Microbiota modulations
Probiotics and prebiotics
Generally, probiotics and prebiotics are the most popular topic in microbiota modulation research. They are often used as a dietary supplement for clinical intervention by oral administration. Differences in dosage form and host are considered to be the main factors affecting the effectiveness of probiotics and prebiotics.338 Probiotic administration is suggested to restore microbial dysbiosis and maintain intestinal microbial balance by occupying host tissue and preventing colonization of pathogenic bacteria. Extensive research has indicated the potential mechanism of probiotics in disease treatments, including differences in various probiotic strains and mucosal immune system, regulation of host metabolism or altering intestinal neuromuscular function.339 However, clinical data is insufficient to support their role. Several clinical trials denied the benefits of probiotics in cancer treatment.340 Importantly, patients with damaged intestinal barrier and/or compromised immune systems might have a probiotic translocation. Some published case reports associate negative effects of probiotics with conditions such as bacteremia, fungemia, endocarditis, liver abscess and pneumonia,341 which compels us to ponder the actual effects of probiotics.

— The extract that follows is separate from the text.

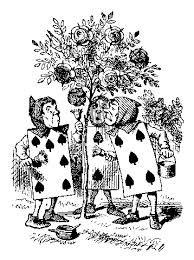 Image result for alice in wonderland illustration
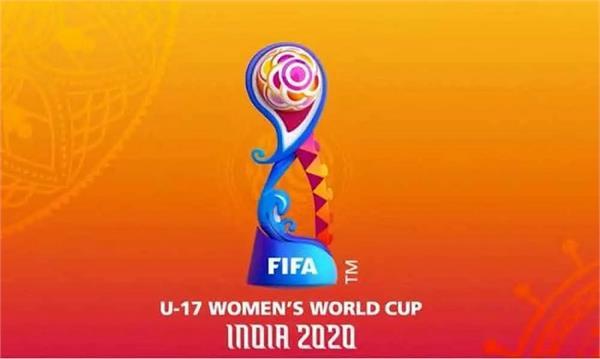 covid 19 fifa postpones under 17 women s world cup in india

Prebiotic was recently redefined as “a substrate that is selectively utilized by host microorganisms conferring a health benefit” in 2017. Prebiotics were originally used to study the stimulating effect of probiotics. The most well-known prebiotics are inulin, fructo-oligosaccharides (FOS), lactulose, and galacto-oligosaccharides (GOS). Prebiotics are mainly used to modulate the strains of Bifidobacterium and Lactobacillus, which produce lactic acid and acetate, and to maintain the health of the host by fermenting prebiotics.342 Studies have confirmed that taking prebiotics can stimulate the selective enrichment of probiotics in the intestinal tract, thereby regulating immune response and preventing pathogens.70 Although some basic studies have confirmed that prebiotics can inhibit the colonization of pathogens by mimicking glycoconjugates of microvilli,343 and even directly act on the intestinal tract to regulate immunity,344 the applicability of prebiotics as a clinical intervention is still debatable. Belcheva et al. suggested that supplementation with prebiotic/butyrate could promote tumor progression due to genetic variation in individuals.345 Their findings suggest that butyrate functions as an oncometabolite, while a substantial of studies reported butyrate as tumor suppressive metabolite. Indeed, butyrate is known to exhibit differential effects toward normal and cancerous colonocytes. In colon cancer cells, butyrate is metabolized to a lesser extent compared to normal cells, thereby accumulating as HDAC inhibitor to inhibit cell proliferation and induce cell apoptosis.346 The difference observed in this study may lay between host genetic background, the age, and the presence of other bacterial metabolites. In addition, the study was performed in mice model, so the translation to human requires further investigations.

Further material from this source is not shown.